#This commented code creates a file for vectorstore.faiss which is the vector embeddings of the pdf and website data, this takes time so I have uploaded the embedding files which can be directly uploaded in colab to get the result


In [15]:
# import PyPDF2
# import requests
# from bs4 import BeautifulSoup
# from langchain_community.vectorstores import FAISS
# from langchain.text_splitter import RecursiveCharacterTextSplitter
# from langchain_community.embeddings import HuggingFaceEmbeddings
# import warnings
# warnings.filterwarnings('ignore')

# def extract_text_from_pdf(pdf_path):
#     extracted_text = ""
#     try:
#         with open(pdf_path, 'rb') as pdf_file:
#             reader = PyPDF2.PdfReader(pdf_file)
#             for page_number, page in enumerate(reader.pages, start=1):
#                 text = page.extract_text()
#                 extracted_text += f"\n--- Page {page_number} ---\n{text}"
#     except Exception as e:
#         print(f"Error reading PDF file: {e}")
#     return extracted_text

# def extract_text_from_website(url):
#     try:
#         response = requests.get(url, verify=False)
#         response.raise_for_status()
#         soup = BeautifulSoup(response.content, 'html.parser')
#         text_content = soup.get_text(separator="\n", strip=True)
#         return text_content
#     except requests.exceptions.RequestException as e:
#         print(f"Error fetching the webpage: {e}")
#         return None
#     except Exception as e:
#         print(f"An error occurred: {e}")
#         return None

# def create_vectorstore():
#     # File paths and URLs
#     pdf_path = "GATE2025_InformationBrochure.pdf"
#     faq_url = "https://gate2025.iitr.ac.in/faqs.html"

#     # Extract text from PDF
#     print("Extracting text from PDF...")
#     pdf_text = extract_text_from_pdf(pdf_path)

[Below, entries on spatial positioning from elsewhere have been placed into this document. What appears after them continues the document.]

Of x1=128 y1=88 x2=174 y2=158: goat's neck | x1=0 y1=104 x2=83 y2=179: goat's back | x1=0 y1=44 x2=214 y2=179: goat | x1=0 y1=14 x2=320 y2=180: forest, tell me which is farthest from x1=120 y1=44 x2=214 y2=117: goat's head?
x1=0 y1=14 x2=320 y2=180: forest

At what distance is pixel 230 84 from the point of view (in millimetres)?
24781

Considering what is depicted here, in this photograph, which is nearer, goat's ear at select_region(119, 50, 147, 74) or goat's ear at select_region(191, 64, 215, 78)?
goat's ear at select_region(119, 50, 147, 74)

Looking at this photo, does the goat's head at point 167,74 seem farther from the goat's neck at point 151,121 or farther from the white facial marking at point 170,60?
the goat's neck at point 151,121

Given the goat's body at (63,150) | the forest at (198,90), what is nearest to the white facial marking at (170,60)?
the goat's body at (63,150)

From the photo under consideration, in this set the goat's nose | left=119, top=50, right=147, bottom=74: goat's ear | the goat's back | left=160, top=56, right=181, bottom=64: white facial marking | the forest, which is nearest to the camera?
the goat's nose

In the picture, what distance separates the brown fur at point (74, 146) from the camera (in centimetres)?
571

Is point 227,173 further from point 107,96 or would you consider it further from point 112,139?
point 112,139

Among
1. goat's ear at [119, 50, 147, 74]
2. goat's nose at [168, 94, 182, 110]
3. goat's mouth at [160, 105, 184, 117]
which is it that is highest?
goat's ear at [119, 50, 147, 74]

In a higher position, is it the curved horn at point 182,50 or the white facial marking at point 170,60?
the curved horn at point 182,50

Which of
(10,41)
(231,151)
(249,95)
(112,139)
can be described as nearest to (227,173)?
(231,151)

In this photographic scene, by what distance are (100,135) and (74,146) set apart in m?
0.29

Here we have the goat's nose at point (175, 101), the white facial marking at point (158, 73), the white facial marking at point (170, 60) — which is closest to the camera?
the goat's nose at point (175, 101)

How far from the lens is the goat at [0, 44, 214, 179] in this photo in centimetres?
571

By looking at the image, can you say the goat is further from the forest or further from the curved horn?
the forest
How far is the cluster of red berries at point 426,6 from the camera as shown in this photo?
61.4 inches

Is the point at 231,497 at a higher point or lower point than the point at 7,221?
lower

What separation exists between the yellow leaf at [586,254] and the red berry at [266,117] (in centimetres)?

#     # Extract text from website
#     print("Extracting text from website...")
#     website_text = extract_text_from_website(faq_url)

#     # Combine texts
#     print("Combining texts...")
#     joined_text = pdf_text + "\n\n" + website_text if website_text else pdf_text

#     # Create text splitter
#     text_splitter = RecursiveCharacterTextSplitter(
#         chunk_size=1000,
#         chunk_overlap=200
#     )

#
#     print("Splitting text into chunks...")
#     chunks = text_splitter.split_text(joined_text)

#
#     print("Creating embeddings...")
#     embeddings = HuggingFaceEmbeddings()

#
#     print("Creating and saving vectorstore...")
#     vectorstore = FAISS.from_texts(chunks, embeddings)
#     vectorstore.save_local("vectorstore.faiss")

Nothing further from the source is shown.